Le troisième nuage qui plane sur l’économie mondiale est bien entendu la crise des « subprimes ». La question à ce sujet est simple : quel est le montant exact des pertes des banques ? Il y a deux mois encore, on évoquait le chiffre, déjà impressionnant de 400 milliards de dollars. Aujourd’hui, il semble que cette estimation était sous-évaluée même si personne n’est capable d’avancer un chiffre définitif. Une chose est certaine, les banques n’ont pas tout dit et nombreuses sont celles qui risquent d’appeler les Banques centrales et leurs concurrentes à la rescousse. Il est vraisemblable aussi que chaque semaine apporte son lot de mauvaises découvertes y compris au sein des établissements en pointe en matière de gestion de risque.

La titrisation en question

Il faut dire que la finance mondiale a atteint un tel degré de sophistication qu’avoir une idée claire des engagements risqués d’une banque est quasiment impossible. Des techniques comme celle de la titrisation ont accentué le caractère abstrait de certains produits financiers et cela aggrave la tâche des banques mais aussi des autorités de régulation. Prenez par exemple un crédit à la consommation consenti par une banque à un ménage. Cette créance est ensuite titrisée, c'est-à-dire « découpée » en plusieurs titres échangés sur le marché financier. Problème, quand le crédit n’est pas remboursé, ces titres ne valent plus rien. C’est, pour simplifier, ce qui s’est passé pour les crédits immobiliers risqués (« subprime »).

Et l’on se demande aujourd’hui si, outre les prêts immobiliers, ce n’est pas tout le secteur de la titrisation qui est touché. Conscients de son impact dynamique sur les marchés financiers et donc sur l’économie américaine, le président de la Réserve fédérale Alan Greenspan a toujours refusé que la titrisation soit plus sévèrement encadrée.

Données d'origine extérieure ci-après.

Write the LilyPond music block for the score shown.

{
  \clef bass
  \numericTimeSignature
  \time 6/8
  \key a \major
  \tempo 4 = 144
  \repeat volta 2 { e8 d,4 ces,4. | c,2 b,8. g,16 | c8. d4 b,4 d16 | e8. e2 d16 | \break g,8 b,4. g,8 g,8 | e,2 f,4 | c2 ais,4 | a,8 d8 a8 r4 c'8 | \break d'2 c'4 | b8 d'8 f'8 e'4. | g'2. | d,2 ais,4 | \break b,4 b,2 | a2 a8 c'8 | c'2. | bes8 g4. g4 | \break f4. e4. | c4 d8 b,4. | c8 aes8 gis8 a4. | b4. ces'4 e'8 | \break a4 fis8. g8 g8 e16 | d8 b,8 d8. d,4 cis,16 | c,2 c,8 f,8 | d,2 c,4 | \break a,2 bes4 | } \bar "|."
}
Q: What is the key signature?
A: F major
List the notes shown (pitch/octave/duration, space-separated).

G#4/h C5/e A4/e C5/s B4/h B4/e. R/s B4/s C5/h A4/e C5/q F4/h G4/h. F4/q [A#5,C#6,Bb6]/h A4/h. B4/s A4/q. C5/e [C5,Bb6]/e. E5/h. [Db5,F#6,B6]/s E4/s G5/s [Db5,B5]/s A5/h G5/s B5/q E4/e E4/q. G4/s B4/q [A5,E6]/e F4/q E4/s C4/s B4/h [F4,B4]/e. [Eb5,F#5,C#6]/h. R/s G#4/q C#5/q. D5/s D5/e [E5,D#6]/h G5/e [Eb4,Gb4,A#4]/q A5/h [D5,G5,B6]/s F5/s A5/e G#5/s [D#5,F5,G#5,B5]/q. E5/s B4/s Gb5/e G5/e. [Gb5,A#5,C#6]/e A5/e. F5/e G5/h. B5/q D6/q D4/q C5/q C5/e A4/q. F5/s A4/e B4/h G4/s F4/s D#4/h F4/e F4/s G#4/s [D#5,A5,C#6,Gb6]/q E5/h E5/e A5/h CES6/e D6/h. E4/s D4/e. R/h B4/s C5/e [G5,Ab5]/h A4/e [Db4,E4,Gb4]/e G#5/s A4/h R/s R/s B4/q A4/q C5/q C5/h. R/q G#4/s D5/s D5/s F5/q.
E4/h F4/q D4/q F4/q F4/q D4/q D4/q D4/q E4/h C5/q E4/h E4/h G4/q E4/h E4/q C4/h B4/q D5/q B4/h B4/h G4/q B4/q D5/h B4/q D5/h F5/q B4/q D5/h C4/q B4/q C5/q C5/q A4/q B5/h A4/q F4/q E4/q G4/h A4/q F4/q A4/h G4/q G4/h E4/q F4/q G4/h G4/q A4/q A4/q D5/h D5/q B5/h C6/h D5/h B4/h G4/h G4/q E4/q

La finance globale et peut-être l’économie mondiale en paient aujourd’hui le prix.

Car si le secteur de la titrisation plonge, alors, il ne faudra pas se voiler la réalité. Cela signifie que la planète connaîtra une crise majeure, la plus grave depuis 1929. Des faillites bancaires ne seront pas à exclure et il est vraisemblable que des Etats auront à nationaliser certains établissements. En Algérie, cette perspective doit donc être sérieusement prise en considération et l’on doit se demander s’il est vraiment opportun de privatiser le Crédit populaire d’Algérie en pareil contexte.